For almost five years now, I have worked under the direction of Rev. Dr. Bryan Burton. He introduced me to the rich theology of Dietrich Bonhoeffer and this is where the Prayerbook Project began for me. I asked Bryan to write a post for this blog on Dietrich Bonhoeffer and the Psalms and am happy to include it here.
“For years I’ve read the Psalter daily; there is no other book I know and love so well as this one. I can no longer read Psalms 3, 47, 70 and others without hearing them in the music of Heinrich Schutz. Knowing them in this way belongs to the greatest enrichments of my life.”
So wrote Dietrich Bonhoeffer [DB] to his parents from his Nazi prison cell at Tegel on May 15, 1943. Throughout his life DB not only read the Psalms, but was spiritually formed by them as he became one of the greatest witnesses and martyrs for Jesus Christ the church has ever known. I have come to firmly believe that it was this simple yet rigorous discipline of daily reading the Psalms was monumental in DB’s spiritual formation and the development of his courageous spirit. The fact that he wrote a short yet profound book entitled The Psalms: The Prayerbook of the Bible during the same period of time as Life Together and The Cost of Discipleship gives even greater credence to such a view…the late 1930’s; the height of Nazism and Adolf Hitler; the rise of an idolatrous German church wedded to the Nazi politic…as DB led the renegade seminary for the Confessing Church which provided an alternative and prophetic voice within Germany. Think about it…a Christian community that shared its whole life together, that was fully committed to radical Christian discipleship based upon The Sermon on the Mount and that was daily shaped and formed by the reading and singing of the Psalms.

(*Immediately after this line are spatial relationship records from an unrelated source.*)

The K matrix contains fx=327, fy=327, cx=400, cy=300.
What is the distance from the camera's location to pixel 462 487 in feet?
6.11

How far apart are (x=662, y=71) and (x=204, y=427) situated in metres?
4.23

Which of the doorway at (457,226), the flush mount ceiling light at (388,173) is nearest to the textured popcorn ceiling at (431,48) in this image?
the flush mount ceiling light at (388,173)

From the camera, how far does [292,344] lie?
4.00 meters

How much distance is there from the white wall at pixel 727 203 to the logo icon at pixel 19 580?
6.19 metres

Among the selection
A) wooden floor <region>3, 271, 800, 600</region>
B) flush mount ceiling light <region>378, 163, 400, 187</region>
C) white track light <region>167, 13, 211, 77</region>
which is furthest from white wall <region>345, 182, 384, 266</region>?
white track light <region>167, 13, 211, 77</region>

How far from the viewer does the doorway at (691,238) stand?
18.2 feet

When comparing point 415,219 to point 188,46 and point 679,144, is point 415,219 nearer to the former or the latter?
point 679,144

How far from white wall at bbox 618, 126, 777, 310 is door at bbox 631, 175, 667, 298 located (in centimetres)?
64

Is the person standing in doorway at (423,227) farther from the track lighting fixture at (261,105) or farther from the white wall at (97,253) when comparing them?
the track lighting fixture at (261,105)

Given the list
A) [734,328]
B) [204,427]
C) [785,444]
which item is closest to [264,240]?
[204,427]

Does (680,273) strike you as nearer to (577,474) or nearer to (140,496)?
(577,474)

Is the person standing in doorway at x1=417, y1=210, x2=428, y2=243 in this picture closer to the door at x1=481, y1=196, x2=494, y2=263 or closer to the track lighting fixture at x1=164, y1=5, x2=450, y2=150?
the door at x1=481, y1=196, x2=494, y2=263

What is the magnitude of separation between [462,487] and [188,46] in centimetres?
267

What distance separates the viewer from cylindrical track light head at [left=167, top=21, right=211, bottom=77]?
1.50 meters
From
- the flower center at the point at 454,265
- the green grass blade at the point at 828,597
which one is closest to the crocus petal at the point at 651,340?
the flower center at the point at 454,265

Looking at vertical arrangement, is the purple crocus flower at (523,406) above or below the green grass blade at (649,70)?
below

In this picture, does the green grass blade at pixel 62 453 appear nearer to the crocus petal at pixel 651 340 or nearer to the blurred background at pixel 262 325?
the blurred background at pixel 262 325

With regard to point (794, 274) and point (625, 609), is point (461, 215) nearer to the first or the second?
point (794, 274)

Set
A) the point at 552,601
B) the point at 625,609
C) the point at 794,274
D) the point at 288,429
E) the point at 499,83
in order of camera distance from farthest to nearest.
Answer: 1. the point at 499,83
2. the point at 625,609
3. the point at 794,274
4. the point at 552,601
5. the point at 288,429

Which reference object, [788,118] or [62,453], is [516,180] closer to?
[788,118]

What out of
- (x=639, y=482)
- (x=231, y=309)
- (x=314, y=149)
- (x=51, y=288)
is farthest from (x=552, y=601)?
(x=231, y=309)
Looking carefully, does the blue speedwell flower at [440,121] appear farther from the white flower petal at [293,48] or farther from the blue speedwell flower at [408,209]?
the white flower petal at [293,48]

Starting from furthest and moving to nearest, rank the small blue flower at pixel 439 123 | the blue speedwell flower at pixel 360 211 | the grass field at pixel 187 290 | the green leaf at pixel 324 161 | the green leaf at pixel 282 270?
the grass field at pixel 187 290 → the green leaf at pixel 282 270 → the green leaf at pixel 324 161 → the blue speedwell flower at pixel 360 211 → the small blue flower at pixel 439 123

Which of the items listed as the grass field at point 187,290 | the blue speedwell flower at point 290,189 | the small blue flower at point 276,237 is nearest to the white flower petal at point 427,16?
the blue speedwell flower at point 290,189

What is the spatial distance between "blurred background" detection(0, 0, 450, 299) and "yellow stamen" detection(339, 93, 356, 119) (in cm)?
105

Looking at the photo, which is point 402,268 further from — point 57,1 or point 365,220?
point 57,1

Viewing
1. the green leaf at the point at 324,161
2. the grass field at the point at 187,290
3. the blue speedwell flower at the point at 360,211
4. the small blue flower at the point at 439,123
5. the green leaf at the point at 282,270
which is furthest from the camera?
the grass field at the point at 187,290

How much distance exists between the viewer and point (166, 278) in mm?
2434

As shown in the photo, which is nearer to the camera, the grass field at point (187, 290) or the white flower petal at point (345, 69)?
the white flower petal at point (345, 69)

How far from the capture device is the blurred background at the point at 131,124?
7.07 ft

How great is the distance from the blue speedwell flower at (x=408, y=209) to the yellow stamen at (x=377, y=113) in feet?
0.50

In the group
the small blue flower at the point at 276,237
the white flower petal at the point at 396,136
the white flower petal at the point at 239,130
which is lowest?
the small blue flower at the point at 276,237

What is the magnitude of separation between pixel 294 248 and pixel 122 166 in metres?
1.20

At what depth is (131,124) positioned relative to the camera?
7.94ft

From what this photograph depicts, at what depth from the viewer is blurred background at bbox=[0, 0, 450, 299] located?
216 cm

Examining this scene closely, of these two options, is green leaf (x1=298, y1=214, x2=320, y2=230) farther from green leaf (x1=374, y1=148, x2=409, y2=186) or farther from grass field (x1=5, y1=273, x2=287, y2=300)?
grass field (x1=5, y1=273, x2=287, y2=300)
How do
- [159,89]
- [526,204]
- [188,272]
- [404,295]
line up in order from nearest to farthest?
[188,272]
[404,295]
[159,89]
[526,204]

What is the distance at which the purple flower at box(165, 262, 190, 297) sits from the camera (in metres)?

“Wherever the Psalter is abandoned, an incomparable treasure vanishes from the Christian Church. With its recovery will come unsuspected power.”
So wrote DB in The Psalms: The Prayerbook of the Bible. What DB found so amazing was that in the Psalms we have both the Word of God and the prayers and songs of human beings. Later he writes that “the Psalter is the prayer of Christ for his church in which he stands in for us and prays in our behalf…In the Psalter we learn to pray on the basis of Christ’s own prayer [and] as such is the great school of prayer.” DB continues by explaining it this way… “In the first place, we learn here what it means to pray on the basis of the word of God, to pray on the basis of promises…In the second place, we learn by praying the Psalter what we should pray for just as surely as the range of the prayers of the Psalms goes far beyond the experience of any individual, we still pray the whole prayer of Christ in faith, the prayer of the one who was the truly human being and who alone has taken into his life the full range of the experiences of this prayer…In the third place, praying the psalms teaches us to pray as a community…the deeper we penetrate into the Psalms and the more often we ourselves have prayed them, the simpler and richer our own prayer will become.”
As the 100th Anniversary of Dietrich Bonhoeffer’s birth approaches, I implore the Christian Church and every Christian, of every creed and denomination, to recover the reading and singing of the Psalms for our day. We need to be and become a people who are formed by the Psalms to be courageous in our witness to Jesus Christ in our own day. We need to be and become a Christian community that lives all of life together, committed to a radical life of Christian discipleship, formed by the deep and turbulent waters of the Psalms. With Bonhoeffer, I believe with their recovery will come unsuspected power to every Christian and to the Church. I cry with the Psalmist “How long O Lord, How long?” (Psalm 6)
Bryan Burton is the Senior Pastor at John Knox Presbyterian Church and Adjunct Professor of Christian Theology at Fuller Theological Seminary and Mars Hill Graduate School in Seattle, WA.